NAME

DiaColloDB::Document - diachronic collocation db, source document (base class)

SYNOPSIS

##========================================================================
## PRELIMINARIES

use DiaColloDB::Document;

##========================================================================
## Constructors etc.

$doc = CLASS_OR_OBJECT->new(%args);

##========================================================================
## API: I/O

$bool = $doc->fromFile($filename_or_fh);
$label = $doc->label();

DESCRIPTION

DiaColloDB::Document provides an abstract base-class for corpus documents from which a DiaColloDB database can be created.
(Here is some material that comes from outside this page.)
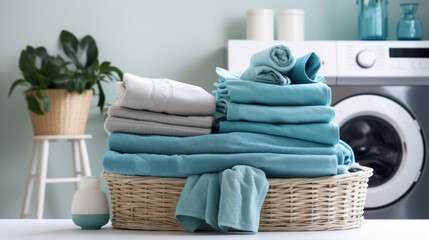 Stack of towels against the background of a washing machine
Support for alternative corpus formats can be be added by implementing a DiaColloDB::Document subclass for each required format.

Globals & Constants

Variable: @ISA

DiaColloDB::Document inherits from DiaColloDB::Logger.

Constructors etc.

new
$doc = CLASS_OR_OBJECT->new(%args);

%args, object structure:

label  => $label,   ##-- document label (e.g. filename; optional)
date   =>$date,     ##-- year
tokens =>\@tokens,  ##-- tokens, including undef for eos
meta   =>\%meta,    ##-- document metadata (e.g. author, title, collection, ...)

Each token in @tokens is a HASH-ref {w=>$word,p=>$pos,l=>$lemma,...}, or undef for EOS

API: I/O

fromFile
$bool = $doc->fromFile($filename_or_fh);

parse tokens from $filename_or_fh

label
$label = $doc->label();

return a string label for $doc; default just returns "$doc".

AUTHOR

Bryan Jurish <moocow@cpan.org>

COPYRIGHT AND LICENSE

Copyright (C) 2015 by Bryan Jurish

This package is free software; you can redistribute it and/or modify it under the same terms as Perl itself, either Perl version 5.14.2 or, at your option, any later version of Perl 5 you may have available.

SEE ALSO

dcdb-create.per(1), dcdb-query.perl(1), dcdb-info.perl(1), dcdb-export.perl(1), dcdb-dump.perl(1), DiaColloDB(3pm), perl(1), ...